Громкий, встревоженный голос Ольфа неприятно ударил в уши, я чувствовал, как все мое лицо безудержно кривится в какой-то отвратительной гримасе, и взялся за него руками, сжал ладонями виски, ломившиеся от большой, во всю голову, тяжелой боли.
— А ну-ка давай в постель, — тихо сказал Ольф и, обняв меня за плечи, легко поднял из кресла и отвел на диван. Он принес из спальни подушку, укрыл меня одеялом и спросил: — Где у тебя снотворное?
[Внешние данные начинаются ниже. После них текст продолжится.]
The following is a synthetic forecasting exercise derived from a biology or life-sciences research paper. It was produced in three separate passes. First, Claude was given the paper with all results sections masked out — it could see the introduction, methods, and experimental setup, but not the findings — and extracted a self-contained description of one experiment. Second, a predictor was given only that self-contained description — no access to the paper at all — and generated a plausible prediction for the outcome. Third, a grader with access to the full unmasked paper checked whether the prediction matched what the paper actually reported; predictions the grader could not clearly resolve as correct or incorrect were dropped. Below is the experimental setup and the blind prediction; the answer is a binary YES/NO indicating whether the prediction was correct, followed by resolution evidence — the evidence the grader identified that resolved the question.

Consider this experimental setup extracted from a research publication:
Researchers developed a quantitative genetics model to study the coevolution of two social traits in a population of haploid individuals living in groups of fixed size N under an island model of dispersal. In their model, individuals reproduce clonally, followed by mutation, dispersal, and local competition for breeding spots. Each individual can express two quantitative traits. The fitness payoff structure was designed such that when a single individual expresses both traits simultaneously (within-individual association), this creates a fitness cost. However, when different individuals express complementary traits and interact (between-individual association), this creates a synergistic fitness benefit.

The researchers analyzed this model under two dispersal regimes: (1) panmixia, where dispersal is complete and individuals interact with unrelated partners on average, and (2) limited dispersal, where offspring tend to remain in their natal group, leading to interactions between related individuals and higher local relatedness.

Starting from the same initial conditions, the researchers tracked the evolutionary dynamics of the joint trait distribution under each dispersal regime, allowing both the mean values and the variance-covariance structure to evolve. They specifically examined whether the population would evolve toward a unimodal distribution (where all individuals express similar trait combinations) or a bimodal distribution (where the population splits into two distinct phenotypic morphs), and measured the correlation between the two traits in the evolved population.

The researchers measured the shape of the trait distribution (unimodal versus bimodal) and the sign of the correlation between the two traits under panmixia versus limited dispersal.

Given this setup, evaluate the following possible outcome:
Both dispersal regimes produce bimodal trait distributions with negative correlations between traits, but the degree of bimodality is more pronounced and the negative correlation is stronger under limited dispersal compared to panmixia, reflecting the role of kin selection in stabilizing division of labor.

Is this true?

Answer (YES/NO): NO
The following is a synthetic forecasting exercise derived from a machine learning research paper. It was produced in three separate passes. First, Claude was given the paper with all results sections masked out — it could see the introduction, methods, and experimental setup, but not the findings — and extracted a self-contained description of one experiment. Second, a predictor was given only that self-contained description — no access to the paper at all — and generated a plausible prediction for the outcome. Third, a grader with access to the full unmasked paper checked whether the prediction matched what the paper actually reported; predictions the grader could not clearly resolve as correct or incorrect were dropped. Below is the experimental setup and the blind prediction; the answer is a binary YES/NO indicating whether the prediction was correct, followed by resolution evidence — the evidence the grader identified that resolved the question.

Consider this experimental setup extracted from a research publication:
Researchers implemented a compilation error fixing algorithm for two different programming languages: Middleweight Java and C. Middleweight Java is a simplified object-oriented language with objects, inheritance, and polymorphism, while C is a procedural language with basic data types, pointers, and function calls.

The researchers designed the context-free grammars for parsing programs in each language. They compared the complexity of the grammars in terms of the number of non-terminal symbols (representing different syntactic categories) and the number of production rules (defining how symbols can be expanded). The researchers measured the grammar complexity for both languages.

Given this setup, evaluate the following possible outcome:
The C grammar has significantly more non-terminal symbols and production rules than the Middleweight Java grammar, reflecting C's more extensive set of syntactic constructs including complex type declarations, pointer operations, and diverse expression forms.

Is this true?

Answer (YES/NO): YES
Я молча показал ему на столик, он нашел таблетки и принес воды. Я выпил две таблетки и отвернулся к стене. Ольф спросил:
— Может, позвать Жанну?
«Почему Жанну?» — подумал я и сказал:
— Нет.
50
Через восемь лет после бабкиного предсказания о том, что хлебнет она горя с такой красотой, приснилась Жанне пустыня — белая, горячая, жутко проваливающаяся под ее слабыми ногами. Жанна шла по ней в какую-то невидимую бесконечность, по колено увязая в песке, и его жесткие струйки больно царапали влажную кожу, стекая при каждом ее шаге на землю, торопясь соединиться с ней. Куда и зачем шла она, Жанна не знала, но что-то подсказывало ей, что надо идти, нельзя остановиться даже на минуту, иначе песчаное море тут же поглотит ее. И вдруг заметила она, что идет совсем голая, и краска стыда опалила ее, и Жанна сразу остановилась, плотно сдвинула ноги и согнулась, закрывая руками грудь. И стала медленно проваливаться в вязкую горячую глубь земли. Она беспомощно огляделась и увидела, что никого нет кругом и не от кого скрывать свою наготу, — только огромное солнечное око равнодушно смотрело на нее с раскаленного белого неба. И она выпрямилась, торопливо выдернула из песка ноги и снова пошла все быстрее и быстрее. И снова стало ей страшно — уже очень долго шла она, а все никого не было впереди, и уже не думала она о своей наготе, лишь бы встретить кого-нибудь, быть вместе с людьми, они оденут, успокоят ее, избавят от страха и одиночества.
Чем кончился сон, она потом никак не могла вспомнить. Когда проснулась, матово белела за окнами ленинградская ночь, тонко звенела тишина пустой квартиры — родители уехали в отпуск, и первая радость пробуждения от кошмарного сна сменилась страхом, почти таким же сильным, как только что пережитый во сне. Страшили ее серые невесомые тени, плотно приросшие к мебели, непонятные тихие шорохи в трубах отопления, короткий вскрик гудка за стенами дома, пугала сумеречная, осязаемая плоть квартиры, ее тишина и пустота.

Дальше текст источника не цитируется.